◆ WHAT YOU SHOULD DO: Update the material from the line with "Which one among" through the end of the material, replacing "Visually comparing" with "Looking at" and leaving everything else the same.

** BEGIN **

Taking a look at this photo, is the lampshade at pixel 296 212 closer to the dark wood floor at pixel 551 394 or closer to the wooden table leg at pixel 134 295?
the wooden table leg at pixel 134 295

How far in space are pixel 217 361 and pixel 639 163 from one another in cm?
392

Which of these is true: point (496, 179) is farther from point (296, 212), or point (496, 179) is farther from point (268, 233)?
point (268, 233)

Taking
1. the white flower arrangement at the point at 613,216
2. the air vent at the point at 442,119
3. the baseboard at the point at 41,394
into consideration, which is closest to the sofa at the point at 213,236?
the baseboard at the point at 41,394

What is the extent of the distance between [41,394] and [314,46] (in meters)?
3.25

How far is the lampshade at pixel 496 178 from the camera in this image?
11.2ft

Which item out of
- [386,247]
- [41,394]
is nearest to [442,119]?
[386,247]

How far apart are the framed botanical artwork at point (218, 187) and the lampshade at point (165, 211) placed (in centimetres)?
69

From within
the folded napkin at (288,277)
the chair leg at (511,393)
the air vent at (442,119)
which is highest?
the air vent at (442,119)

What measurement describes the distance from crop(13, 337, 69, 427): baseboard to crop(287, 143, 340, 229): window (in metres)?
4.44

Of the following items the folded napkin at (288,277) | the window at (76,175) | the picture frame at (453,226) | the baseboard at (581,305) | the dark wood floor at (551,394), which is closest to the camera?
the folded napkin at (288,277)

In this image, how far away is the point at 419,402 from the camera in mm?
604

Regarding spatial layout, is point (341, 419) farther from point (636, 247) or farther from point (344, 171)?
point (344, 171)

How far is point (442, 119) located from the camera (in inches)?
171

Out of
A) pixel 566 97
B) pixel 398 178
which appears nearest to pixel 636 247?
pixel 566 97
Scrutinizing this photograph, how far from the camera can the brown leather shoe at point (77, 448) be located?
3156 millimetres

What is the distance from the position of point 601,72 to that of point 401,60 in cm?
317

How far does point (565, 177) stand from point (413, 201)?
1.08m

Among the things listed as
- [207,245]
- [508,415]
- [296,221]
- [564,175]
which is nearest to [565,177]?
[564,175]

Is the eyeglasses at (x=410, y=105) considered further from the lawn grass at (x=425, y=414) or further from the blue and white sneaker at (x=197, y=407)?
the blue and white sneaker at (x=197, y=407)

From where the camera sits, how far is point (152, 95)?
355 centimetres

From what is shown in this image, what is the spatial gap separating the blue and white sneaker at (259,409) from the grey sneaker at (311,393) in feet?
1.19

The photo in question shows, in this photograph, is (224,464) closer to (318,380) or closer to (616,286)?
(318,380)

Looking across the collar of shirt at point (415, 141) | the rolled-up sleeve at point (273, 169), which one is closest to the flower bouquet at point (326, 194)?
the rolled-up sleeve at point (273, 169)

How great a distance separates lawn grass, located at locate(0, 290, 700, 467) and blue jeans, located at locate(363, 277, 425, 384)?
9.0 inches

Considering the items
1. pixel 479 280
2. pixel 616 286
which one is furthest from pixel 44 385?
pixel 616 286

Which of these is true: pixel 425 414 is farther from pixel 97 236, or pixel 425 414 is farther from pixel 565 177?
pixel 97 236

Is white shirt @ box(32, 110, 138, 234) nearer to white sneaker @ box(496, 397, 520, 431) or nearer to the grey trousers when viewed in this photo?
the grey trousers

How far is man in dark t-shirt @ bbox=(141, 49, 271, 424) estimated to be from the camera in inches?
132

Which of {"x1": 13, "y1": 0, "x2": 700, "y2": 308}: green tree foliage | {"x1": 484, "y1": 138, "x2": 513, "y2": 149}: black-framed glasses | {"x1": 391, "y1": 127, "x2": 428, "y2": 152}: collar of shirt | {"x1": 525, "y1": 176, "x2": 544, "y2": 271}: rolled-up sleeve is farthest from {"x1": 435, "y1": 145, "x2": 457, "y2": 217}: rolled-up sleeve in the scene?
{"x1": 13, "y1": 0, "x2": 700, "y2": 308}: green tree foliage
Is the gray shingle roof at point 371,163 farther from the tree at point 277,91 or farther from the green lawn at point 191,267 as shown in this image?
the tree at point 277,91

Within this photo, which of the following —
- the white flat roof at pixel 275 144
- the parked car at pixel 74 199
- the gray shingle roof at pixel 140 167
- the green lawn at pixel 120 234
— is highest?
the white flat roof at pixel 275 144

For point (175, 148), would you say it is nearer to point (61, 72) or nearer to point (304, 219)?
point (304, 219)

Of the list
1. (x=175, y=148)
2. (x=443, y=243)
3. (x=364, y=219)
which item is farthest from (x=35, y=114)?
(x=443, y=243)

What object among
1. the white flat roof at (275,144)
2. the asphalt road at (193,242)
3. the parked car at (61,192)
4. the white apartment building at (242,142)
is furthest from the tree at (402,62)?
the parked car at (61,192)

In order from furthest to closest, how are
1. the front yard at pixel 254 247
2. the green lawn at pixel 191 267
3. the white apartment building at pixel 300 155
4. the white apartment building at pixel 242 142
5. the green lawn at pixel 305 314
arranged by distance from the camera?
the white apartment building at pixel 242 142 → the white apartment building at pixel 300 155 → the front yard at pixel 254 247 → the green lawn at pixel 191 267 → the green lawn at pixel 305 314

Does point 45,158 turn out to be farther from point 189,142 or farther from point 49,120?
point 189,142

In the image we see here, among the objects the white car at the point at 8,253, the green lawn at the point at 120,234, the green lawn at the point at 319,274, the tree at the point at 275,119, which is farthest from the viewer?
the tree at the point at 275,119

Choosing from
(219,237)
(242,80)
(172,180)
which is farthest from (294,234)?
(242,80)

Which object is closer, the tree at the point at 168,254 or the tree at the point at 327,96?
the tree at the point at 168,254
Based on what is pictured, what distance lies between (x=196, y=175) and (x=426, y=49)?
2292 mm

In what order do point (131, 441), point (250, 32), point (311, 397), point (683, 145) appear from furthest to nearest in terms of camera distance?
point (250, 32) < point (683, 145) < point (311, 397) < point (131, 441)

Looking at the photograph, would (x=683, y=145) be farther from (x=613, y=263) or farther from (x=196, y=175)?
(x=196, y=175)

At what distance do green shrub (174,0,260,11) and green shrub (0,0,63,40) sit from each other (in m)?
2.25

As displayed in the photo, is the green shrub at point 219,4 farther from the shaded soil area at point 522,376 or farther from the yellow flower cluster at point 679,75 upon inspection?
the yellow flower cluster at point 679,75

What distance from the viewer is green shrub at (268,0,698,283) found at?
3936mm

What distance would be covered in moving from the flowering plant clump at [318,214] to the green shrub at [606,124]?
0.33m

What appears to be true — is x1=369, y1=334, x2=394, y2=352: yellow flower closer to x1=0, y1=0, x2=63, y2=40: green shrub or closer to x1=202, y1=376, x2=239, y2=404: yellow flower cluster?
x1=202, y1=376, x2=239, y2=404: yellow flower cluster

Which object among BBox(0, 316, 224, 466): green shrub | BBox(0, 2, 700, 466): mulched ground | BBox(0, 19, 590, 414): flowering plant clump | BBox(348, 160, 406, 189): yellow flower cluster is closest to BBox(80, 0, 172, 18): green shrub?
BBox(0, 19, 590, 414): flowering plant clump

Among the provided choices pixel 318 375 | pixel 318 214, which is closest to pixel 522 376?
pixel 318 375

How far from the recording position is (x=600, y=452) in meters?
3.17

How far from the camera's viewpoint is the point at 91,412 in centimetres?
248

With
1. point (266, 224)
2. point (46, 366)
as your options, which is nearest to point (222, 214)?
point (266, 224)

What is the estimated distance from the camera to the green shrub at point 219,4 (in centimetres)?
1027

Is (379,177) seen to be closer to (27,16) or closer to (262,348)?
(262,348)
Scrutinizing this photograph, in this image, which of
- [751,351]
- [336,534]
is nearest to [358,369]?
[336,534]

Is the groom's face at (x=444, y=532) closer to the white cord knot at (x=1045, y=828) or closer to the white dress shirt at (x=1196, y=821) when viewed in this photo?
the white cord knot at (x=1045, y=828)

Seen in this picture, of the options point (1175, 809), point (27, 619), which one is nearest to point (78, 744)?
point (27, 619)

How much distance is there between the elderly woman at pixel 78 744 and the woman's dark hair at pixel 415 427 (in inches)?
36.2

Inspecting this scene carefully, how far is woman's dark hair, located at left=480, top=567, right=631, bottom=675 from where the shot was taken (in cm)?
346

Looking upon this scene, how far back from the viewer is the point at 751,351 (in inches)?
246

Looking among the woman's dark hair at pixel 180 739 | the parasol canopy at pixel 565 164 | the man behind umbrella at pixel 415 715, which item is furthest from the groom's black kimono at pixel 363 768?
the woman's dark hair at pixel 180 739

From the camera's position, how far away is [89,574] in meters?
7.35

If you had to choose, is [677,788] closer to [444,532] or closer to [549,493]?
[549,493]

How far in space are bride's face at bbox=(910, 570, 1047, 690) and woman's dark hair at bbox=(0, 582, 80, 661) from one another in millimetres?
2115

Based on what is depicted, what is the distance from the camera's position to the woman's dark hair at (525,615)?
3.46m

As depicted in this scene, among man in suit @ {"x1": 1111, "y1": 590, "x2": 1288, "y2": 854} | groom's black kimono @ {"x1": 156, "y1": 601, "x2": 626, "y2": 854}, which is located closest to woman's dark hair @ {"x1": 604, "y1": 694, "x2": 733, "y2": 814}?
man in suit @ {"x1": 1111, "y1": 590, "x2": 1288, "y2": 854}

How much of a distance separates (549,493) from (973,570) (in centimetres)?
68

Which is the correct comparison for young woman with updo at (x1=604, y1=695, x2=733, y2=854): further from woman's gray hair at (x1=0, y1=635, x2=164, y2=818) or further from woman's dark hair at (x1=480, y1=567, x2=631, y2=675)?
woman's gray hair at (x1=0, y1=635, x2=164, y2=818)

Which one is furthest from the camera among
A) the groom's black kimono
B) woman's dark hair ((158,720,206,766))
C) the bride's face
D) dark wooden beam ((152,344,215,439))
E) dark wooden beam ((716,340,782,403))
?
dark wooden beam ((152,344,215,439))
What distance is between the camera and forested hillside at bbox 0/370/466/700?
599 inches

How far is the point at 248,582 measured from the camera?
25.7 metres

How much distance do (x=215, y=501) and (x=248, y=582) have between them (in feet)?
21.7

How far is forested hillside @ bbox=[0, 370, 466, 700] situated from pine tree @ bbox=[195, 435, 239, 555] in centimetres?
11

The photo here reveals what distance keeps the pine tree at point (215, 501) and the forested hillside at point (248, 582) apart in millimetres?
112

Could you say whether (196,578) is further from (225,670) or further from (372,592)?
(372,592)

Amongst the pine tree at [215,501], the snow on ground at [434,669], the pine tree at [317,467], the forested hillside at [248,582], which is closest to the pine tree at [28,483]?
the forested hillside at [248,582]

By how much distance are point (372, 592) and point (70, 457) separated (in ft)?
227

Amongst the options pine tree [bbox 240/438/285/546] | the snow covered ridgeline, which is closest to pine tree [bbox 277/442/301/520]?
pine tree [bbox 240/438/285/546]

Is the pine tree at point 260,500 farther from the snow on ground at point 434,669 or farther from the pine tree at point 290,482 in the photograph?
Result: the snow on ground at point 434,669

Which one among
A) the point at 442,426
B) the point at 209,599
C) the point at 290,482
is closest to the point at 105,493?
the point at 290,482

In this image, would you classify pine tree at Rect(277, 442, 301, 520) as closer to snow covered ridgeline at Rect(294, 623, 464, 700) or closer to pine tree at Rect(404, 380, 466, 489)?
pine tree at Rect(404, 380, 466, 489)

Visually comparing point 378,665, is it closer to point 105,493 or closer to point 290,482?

** END **

◆ WORKED SOLUTION:
Which one among
A) the point at 442,426
B) the point at 209,599
C) the point at 290,482
is closest to the point at 105,493?
the point at 290,482

In this image, would you classify pine tree at Rect(277, 442, 301, 520) as closer to snow covered ridgeline at Rect(294, 623, 464, 700) or closer to pine tree at Rect(404, 380, 466, 489)?
pine tree at Rect(404, 380, 466, 489)

Looking at point 378,665, is it closer to point 105,493 or closer to point 290,482?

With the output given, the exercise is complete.